# START OF EXCERPT

How to manage the supply of public goods

Posted on

As I noted yesterday, it is not just the Post Office that is failing badly at present; HM Revenue & Customs is as well.

As Clive Parry noted in response to this last night:

We are presented with a dilemma.

Having said that private companies are failing in key sectors (eg. water) and that public ownership is preferred we are now presented with two public bodies – HMRC and The Post Office – that are also failing. A change of ownership is not the “magic bullet” we need something more.

You allude to this by saying the Post Office is/was run “as if” it were a private company and I do think that matters…. but we do need to explore how governance should work in the public sector whether it be water, post offices or health.

I entirely agree with Clive on this. And it is not just those parts of public services that are structured as if they are companies that are failing (which includes much of the NHS and schools). It is also government itself. As John Harris notes in The Guardian this morning, maybe 20 per cent of English councils might financially fail this year.

It is easy to say that this is all down to funding - and without a doubt, that is a large part of any explanation that is required. But there is something more than that happening.

Let me be clear that what follows is decidedly tentative: this is definitely the case of a blog post that is little more than thinking out loud. So, take it as read that all that I say next may be subject to revision, but I think it worth saying anyway.

First, let's note that the demand for government services is not going away.

Nor, come to that, is the demand for government going away.

No one is realistically suggesting that there is an alternative to either of these things. In fact, the exact opposite seems to be the case. People want more of the NHS, better education, functioning justice and social care that works, for example, and they want the government to supply them, not because these things are then free, but because they know that the government is the only agency that is capable of delivering these things universally for the public benefit.

# END OF EXCERPT

TASKS TO PERFORM —
(a) Could you write out the post on managing public goods word for word, beginning at the words containing "Having said that" and stopping after "fail this year."?
(b) Can you continue the post on managing the supply of public goods from the point where it stops?

# START OF EXCERPTED DATA

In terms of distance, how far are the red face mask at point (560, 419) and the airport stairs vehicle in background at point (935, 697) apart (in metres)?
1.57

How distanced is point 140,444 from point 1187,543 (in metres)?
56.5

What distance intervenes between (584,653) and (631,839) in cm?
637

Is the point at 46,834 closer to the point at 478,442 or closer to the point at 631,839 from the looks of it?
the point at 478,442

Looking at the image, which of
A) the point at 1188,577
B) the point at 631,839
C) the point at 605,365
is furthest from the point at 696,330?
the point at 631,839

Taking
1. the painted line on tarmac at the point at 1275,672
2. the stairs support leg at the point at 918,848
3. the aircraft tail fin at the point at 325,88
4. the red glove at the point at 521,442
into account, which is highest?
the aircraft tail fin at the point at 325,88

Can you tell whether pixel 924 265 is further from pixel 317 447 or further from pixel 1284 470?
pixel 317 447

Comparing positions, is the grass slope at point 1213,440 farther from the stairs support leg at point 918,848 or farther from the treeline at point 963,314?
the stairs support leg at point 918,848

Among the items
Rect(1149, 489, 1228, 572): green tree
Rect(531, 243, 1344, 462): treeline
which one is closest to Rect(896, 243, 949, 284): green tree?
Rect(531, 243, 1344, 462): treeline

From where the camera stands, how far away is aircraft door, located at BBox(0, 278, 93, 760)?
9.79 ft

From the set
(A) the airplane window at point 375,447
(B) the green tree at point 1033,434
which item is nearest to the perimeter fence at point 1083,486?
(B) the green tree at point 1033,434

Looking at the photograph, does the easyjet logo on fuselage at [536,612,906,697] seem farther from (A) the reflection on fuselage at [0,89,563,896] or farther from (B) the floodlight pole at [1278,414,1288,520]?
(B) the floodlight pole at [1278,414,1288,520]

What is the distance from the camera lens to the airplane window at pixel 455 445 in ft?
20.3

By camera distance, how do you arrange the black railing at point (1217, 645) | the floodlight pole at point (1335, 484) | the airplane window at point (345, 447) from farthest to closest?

# END OF EXCERPTED DATA

ANSWERS TO THE EXERCISE —
(a)
Having said that private companies are failing in key sectors (eg. water) and that public ownership is preferred we are now presented with two public bodies – HMRC and The Post Office – that are also failing. A change of ownership is not the “magic bullet” we need something more.

You allude to this by saying the Post Office is/was run “as if” it were a private company and I do think that matters…. but we do need to explore how governance should work in the public sector whether it be water, post offices or health.

I entirely agree with Clive on this. And it is not just those parts of public services that are structured as if they are companies that are failing (which includes much of the NHS and schools). It is also government itself. As John Harris notes in The Guardian this morning, maybe 20 per cent of English councils might financially fail this year.

(b)
These things are what are called 'public goods', which are a supply of goods (sometimes) and services (more commonly) that are provided without the intention of profit being made to all members of society, usually by a government, but possibly by a private sector organisation. I would argue that a properly functioning tax system is another public good.

There are some very important points to note there. First, there is a supply. Second, there is no intention of making a profit from doing so. Third, the aim is to be universal. Fourth, government is most likely involved, meaning the ballot box has a role in decisions on public goods.

This does not mean public goods must be supplied: there is, of course, a resource constraint in all societies. But when the need for a public good is recognised - as it has been on a wide range of issues in the UK - then organising to deliver them is key.

What in that case is not possible is that the delivery organisation be structured on a 'for profit' organisation. That is because a 'for profit' organisation does:

  • Not anticipate meeting all need.
  • Might decide not to meet some need.
  • Assumes that there will be competition to its supply.
  • Need not ask whether all consumers are happy with its service as it has no desire to have universal appeal.
  • Market segment
  • Sets financial goals that are focussed on its needs, and n ot those of whom it serves.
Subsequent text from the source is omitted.